Vestindo-se, o indivíduo dá a seu corpo novos significados que irão perpassar os diálogos estabelecidos com o mundo e com os demais indivíduos. a veste também compõe o sujeito social. Miriam Mendonça (2005, p.45) entende que “o vestir intervém no processo de percepção do corpo, agregando às suas formas valores capazes de desvelar as janelas do espírito, ao estabelecer uma espécie de contaminação entre o exterior e o interior de cada um”. Atenta-se aqui ao fato de que “a aparência corporal presentifica certos pertencimentos e determinadas adesões” (CIDREIRA, 2010, p.242) podendo ser compreendida como “vetor expressivo e propiciador de relações identificatórias” (CIDREIRA, 2010, p.237).

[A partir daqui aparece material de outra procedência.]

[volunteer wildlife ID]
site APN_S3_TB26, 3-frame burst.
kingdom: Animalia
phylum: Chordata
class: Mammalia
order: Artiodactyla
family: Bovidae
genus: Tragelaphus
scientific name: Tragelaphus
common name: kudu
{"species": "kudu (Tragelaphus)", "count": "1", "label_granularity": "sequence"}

São dessas propriedades do vestir que os espetáculos cênicos se apropriam ao criar suas vestimentas, mesmo nas propostas contemporâneas em que não se apresentam narrativas lineares ou em que personagens, tempo e espaço parecem “liquidificados”. O uso de trajes cênicos – ou mesmo a escolha de não utilizá-los – dá-se a partir da ideia de que o vestir oferece ao corpo significados distintos. Assim, contextualiza-se o figurino em um tempo-espaço da proposta do espetáculo trazendo elementos sensoriais que o espectador apreenda e, assim, possa interagir com a cena.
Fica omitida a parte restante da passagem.